__EXERCISE__.
In the data below, edit the lines from the one containing "Sort and order" to the one containing "from furthest to closest by" so that "snowfield" becomes "glacier" everywhere it occurs, and reproduce only those lines with nothing else altered.

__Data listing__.
------------

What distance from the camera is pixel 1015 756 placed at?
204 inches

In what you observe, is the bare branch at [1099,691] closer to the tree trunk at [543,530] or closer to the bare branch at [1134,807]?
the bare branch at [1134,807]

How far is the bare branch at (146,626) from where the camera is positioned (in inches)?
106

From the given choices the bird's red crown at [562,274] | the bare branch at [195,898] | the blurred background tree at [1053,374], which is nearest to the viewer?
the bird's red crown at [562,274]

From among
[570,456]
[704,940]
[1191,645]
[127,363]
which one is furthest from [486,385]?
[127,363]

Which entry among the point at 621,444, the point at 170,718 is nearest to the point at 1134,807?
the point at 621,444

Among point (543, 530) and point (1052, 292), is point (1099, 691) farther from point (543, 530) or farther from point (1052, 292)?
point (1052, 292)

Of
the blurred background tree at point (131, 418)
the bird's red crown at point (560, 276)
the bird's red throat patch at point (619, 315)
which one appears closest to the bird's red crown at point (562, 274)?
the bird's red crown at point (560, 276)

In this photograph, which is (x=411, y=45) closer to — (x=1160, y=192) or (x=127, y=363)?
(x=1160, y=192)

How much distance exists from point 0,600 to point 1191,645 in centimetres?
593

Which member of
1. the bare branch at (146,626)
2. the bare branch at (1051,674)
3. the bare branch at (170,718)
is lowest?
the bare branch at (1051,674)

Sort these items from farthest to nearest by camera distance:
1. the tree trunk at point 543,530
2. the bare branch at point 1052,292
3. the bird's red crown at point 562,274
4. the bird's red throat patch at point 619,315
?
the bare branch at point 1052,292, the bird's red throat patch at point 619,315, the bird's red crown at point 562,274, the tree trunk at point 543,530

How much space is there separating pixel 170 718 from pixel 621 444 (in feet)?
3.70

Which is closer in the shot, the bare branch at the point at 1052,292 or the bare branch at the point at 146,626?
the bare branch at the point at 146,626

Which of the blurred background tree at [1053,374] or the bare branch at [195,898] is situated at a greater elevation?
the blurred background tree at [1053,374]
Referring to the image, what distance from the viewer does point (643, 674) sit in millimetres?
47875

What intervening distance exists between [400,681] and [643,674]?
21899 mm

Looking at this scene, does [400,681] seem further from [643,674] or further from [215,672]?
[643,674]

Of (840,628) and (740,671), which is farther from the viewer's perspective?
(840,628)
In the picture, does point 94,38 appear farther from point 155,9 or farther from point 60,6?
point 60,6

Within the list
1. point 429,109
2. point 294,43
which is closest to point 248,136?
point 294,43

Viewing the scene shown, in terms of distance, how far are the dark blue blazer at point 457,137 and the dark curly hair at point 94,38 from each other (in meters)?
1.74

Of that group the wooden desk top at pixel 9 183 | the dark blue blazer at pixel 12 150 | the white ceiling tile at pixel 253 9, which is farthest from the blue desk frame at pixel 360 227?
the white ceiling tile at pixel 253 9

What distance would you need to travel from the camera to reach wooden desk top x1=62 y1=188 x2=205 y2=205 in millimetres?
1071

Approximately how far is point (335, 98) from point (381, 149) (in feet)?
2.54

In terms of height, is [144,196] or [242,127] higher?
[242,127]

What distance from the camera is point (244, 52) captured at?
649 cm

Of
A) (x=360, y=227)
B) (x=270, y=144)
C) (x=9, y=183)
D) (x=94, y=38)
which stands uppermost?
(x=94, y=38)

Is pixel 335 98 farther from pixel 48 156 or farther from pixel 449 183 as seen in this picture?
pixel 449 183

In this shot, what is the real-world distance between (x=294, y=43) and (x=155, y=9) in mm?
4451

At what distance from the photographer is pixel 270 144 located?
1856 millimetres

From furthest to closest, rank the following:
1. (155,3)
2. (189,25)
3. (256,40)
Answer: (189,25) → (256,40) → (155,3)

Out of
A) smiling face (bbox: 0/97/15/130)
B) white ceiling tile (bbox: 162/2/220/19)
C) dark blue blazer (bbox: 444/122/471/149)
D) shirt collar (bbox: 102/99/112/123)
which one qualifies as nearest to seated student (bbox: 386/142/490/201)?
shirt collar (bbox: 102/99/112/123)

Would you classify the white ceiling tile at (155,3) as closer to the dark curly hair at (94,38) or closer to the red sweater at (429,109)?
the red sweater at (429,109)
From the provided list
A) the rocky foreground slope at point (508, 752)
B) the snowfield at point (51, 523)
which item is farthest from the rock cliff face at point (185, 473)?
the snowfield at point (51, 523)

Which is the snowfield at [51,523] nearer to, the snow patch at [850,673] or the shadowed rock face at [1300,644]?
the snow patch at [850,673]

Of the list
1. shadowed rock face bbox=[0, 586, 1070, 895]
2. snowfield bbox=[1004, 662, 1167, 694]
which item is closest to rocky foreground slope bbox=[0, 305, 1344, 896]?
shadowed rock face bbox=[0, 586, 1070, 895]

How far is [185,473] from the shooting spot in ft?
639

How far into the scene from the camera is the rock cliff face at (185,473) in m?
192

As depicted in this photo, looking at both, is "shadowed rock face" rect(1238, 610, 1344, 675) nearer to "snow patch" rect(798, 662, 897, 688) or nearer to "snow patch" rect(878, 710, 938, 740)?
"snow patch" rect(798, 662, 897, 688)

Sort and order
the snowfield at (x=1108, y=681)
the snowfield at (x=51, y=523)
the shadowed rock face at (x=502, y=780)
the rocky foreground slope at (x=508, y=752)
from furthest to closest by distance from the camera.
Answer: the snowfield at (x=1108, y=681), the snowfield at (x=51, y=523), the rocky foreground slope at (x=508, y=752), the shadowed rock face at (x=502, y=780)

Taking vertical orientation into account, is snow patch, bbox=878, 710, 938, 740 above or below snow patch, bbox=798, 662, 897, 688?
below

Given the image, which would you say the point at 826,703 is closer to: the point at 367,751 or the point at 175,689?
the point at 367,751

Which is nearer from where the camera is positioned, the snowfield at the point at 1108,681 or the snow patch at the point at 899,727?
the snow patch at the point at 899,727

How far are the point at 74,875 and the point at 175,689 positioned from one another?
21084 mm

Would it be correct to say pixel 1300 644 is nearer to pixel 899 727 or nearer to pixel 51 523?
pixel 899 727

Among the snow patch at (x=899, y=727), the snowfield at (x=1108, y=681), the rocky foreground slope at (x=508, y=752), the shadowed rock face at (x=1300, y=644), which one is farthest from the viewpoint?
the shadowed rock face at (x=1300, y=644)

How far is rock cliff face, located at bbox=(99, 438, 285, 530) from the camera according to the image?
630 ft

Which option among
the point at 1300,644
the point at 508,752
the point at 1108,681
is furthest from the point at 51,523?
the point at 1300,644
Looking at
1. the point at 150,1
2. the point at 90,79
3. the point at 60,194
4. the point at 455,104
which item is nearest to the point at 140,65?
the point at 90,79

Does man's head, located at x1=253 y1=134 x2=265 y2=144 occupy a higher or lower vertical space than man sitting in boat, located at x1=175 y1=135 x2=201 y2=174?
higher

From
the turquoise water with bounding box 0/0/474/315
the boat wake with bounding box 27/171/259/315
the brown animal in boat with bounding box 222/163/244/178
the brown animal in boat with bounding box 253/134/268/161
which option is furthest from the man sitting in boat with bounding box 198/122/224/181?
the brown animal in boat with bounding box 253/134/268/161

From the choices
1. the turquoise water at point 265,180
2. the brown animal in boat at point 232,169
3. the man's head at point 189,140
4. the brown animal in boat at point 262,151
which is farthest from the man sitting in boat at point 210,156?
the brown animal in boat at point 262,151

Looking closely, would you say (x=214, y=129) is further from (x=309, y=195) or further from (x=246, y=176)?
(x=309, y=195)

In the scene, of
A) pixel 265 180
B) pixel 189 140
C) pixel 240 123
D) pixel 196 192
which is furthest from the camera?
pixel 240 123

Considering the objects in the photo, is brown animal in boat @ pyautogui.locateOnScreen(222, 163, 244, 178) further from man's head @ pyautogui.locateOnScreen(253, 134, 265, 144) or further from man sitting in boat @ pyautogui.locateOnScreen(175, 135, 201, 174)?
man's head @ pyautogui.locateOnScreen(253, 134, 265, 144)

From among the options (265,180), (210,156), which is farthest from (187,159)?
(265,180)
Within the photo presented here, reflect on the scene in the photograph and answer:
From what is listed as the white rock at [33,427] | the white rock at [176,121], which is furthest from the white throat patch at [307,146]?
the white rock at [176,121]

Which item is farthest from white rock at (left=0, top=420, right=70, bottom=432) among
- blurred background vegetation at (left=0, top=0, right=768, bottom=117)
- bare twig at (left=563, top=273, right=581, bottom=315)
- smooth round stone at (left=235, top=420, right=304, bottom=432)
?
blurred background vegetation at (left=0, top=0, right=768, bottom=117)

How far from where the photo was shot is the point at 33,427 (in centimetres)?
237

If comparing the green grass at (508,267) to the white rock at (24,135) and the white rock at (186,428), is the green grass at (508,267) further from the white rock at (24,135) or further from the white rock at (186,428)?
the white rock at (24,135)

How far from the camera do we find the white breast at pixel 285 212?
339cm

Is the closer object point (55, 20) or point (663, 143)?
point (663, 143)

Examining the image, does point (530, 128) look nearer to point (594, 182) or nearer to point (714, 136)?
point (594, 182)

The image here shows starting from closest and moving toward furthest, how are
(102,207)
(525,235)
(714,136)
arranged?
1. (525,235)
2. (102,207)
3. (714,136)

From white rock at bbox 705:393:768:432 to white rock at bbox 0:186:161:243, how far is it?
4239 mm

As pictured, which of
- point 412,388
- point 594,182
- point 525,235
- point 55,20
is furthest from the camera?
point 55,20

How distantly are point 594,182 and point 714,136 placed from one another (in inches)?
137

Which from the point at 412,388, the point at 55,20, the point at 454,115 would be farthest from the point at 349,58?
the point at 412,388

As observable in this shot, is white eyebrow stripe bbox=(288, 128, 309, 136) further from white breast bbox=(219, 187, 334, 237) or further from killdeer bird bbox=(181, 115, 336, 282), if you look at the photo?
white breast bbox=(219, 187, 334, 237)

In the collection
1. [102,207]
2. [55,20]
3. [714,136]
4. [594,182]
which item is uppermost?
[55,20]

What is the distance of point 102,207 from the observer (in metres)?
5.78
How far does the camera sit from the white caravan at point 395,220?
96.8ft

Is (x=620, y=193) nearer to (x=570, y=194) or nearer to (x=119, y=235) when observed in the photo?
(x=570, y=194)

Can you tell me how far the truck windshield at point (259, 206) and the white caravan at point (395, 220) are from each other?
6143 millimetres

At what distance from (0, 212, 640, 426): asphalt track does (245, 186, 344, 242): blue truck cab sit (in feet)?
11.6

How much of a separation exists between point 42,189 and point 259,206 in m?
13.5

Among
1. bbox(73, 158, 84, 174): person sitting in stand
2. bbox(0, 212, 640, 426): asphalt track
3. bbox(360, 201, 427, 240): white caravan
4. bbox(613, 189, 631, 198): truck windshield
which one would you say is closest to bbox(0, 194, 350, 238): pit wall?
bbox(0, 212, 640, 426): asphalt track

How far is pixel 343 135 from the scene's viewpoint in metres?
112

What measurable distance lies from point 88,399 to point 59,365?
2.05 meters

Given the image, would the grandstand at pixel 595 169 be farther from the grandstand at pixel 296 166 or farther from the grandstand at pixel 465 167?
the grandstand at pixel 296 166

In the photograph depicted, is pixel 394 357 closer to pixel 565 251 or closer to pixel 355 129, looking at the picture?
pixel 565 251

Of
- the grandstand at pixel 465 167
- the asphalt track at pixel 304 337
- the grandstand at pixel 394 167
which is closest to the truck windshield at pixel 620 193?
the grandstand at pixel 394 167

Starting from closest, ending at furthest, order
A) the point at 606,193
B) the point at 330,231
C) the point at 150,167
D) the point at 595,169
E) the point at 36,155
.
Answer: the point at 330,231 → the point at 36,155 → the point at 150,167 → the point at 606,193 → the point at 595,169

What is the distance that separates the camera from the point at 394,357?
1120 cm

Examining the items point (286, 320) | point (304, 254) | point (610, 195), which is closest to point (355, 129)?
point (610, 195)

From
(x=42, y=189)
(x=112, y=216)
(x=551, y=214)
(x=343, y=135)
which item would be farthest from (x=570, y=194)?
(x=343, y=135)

------------

__TASK ANSWER__.
Sort and order
the glacier at (x=1108, y=681)
the glacier at (x=51, y=523)
the shadowed rock face at (x=502, y=780)
the rocky foreground slope at (x=508, y=752)
from furthest to closest by distance from the camera.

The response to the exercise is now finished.